In spite of never having been convicted of any criminal law in Canada, a significant portion of the Canadian population have been or are currently listed in the country’s national criminal records. The RCMP’s Canadian Police Information Centre (CPIC) holds the name of over 400,000 individuals who have never been found guilty of a crime (Carlson, 2014). Such information is available as non-conviction records, which are routinely released in police background checks at the requests of interested parties. These parties can include potential employers, educational institutions, governmental agencies, volunteer organizations, border security and others who have a vested interest in specific individuals.
In the case of Diane, whose identity is being withheld for her protection, she was arrested based on the accusations form her former boyfriend. The charges were later dropped, but still continue to pose a threat to her professional life, as the traumatic incident still holds a place on her police record. Many similar situations are a reality to hundreds of Canadians in situations similar to Diane. Ultimately, those individuals have the potential to be negatively impacted or face unfavorable consequences and ramifications, which impacts both their personal and professional lives. The victims of these police disclosures and background checks have argued that this practice is in violation of constitutional rights laid forth by the Canadian Charter of Rights and Freedoms. However, there are “no rules, no legislation” against this procedure despite many professionals and experts calling for a transformation in legislation to bring clarity and guidance to the issue (Carlson, 2014). It has also been argued that CPIC should be exclusively used as a database for identifying an individual’s history of criminal behaviors, thus requiring a conviction. Instead, police submit data, which are indicators of character, and make a presumption that the individual is either a threat to them self or the general public.

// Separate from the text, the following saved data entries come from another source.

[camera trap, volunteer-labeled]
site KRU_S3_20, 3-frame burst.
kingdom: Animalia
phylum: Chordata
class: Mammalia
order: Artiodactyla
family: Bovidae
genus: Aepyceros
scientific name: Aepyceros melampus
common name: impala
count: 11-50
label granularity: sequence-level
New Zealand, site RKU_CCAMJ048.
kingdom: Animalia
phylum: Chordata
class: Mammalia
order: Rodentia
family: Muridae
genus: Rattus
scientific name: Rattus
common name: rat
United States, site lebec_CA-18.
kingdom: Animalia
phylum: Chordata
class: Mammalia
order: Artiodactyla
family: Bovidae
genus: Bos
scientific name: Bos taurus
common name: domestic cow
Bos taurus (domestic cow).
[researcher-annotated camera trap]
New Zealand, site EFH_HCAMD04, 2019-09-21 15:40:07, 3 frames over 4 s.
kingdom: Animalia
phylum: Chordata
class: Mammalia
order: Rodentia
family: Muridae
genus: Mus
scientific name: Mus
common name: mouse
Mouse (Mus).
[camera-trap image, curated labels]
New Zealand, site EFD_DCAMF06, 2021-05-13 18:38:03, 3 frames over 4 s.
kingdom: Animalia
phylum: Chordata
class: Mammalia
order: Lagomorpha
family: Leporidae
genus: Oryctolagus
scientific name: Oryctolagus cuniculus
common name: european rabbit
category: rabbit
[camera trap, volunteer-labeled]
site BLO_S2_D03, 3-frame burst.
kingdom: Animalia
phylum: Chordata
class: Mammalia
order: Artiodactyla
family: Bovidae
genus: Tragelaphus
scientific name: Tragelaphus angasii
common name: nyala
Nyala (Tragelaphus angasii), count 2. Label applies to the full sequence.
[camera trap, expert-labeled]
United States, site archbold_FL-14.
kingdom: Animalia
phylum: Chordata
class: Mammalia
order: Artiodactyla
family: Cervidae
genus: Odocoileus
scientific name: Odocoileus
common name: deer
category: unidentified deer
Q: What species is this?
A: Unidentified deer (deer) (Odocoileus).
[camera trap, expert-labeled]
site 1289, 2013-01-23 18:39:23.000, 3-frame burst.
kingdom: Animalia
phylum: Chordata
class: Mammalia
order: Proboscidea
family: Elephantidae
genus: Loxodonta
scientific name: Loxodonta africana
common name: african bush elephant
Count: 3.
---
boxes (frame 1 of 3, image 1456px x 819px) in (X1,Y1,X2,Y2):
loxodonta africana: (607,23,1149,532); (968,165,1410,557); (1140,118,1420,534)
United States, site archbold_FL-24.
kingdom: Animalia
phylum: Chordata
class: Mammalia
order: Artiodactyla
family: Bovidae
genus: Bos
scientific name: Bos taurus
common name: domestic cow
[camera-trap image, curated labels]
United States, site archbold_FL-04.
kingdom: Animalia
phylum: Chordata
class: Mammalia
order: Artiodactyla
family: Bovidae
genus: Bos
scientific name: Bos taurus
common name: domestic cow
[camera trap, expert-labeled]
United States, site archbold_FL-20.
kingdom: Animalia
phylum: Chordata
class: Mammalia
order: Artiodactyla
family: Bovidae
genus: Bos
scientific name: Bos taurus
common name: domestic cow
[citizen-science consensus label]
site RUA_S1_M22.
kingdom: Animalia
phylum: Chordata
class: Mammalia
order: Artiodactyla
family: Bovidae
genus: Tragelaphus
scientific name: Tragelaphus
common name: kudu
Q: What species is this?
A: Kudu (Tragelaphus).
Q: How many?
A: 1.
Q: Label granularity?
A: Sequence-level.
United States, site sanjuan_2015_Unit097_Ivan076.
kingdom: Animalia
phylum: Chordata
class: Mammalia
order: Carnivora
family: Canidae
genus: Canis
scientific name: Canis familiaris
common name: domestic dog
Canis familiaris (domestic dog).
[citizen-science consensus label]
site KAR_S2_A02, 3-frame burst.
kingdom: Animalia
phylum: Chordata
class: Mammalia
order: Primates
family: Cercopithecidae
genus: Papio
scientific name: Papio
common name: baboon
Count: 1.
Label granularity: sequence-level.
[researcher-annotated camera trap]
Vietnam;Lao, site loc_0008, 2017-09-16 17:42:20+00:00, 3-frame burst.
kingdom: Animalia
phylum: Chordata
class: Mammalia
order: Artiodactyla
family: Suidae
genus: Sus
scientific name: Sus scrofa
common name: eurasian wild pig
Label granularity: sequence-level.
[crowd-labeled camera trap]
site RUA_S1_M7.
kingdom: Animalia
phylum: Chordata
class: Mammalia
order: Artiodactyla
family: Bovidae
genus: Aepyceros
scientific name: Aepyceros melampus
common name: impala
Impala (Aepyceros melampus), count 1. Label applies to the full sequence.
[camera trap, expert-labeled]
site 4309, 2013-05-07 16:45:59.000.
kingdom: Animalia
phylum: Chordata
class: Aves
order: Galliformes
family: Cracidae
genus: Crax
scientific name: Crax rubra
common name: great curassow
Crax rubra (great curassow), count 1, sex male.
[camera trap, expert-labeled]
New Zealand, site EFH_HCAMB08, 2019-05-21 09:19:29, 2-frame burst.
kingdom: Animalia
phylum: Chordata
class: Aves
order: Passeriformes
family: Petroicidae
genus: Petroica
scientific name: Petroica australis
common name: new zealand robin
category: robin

In cases comparable to Diane, Rick Perreault was denied a volunteer position for the Children’s Aid Society due to a false report involving disciplining his son by “lightly tapping” the boy on the knee. After explaining the incident to police officers, they decided not to criminally pursue the situation. Similarly, Anne had left to a woman’s shelter in an attempt to leave her abusive husband, who was charged and convicted of domestic abuse. Her husband, then falsely accused Anne of threatening him, which the claim was determined to be unfounded (Carlson, 2014).
The concepts of data doubles and function creeps make sense of the findings of the investigation by the Toronto Star. Due to this surveillance of the non-conviction record, Diane’s incident with the police “stabilized and captured according to pre-established classificatory criteria” (Haggerty & Ericson, 2006). She became labeled by her past assault charge, despite being proven innocent and not convicted, ultimately leading to adverse effect on her professional life when her job was at risk.
With regards to the concept of a function creep, Carlson adds that a RCMP representative stated that “national Canadian criminal database includes information on charges, warrants, persons of interest, stolen property, vehicles, criminal records as well as critical public and officer safety information” (Carlson, 2014). Function creeps are legislation, which are justified for a specific purpose, but the legal restrictions are loosened, and new uses for that legislation, which were not originally planned, or even existing are found. This concept of function creeps operates opportunistically and is likely to be unanticipated, while often being difficult to convey to the public. Using the definition put forth by the spokesperson for the RCMP, it is apparent that by “disclosing [information] to prospective employers, governments or volunteer organizations undermines the lives of law-abiding Canadians”(Carlson, 2014) the national criminal database is being applied out of is original mandate, thus circulating significant debates throughout societies with the issue of privacy.
Carlson, J. (2014). 420,000 in police database never convicted: Analysis. Toronto Star.
Haggerty, K. D., & Ericson, R. V. (2006). The new politics of surveillance and visibility. Toronto: University of Toronto Press.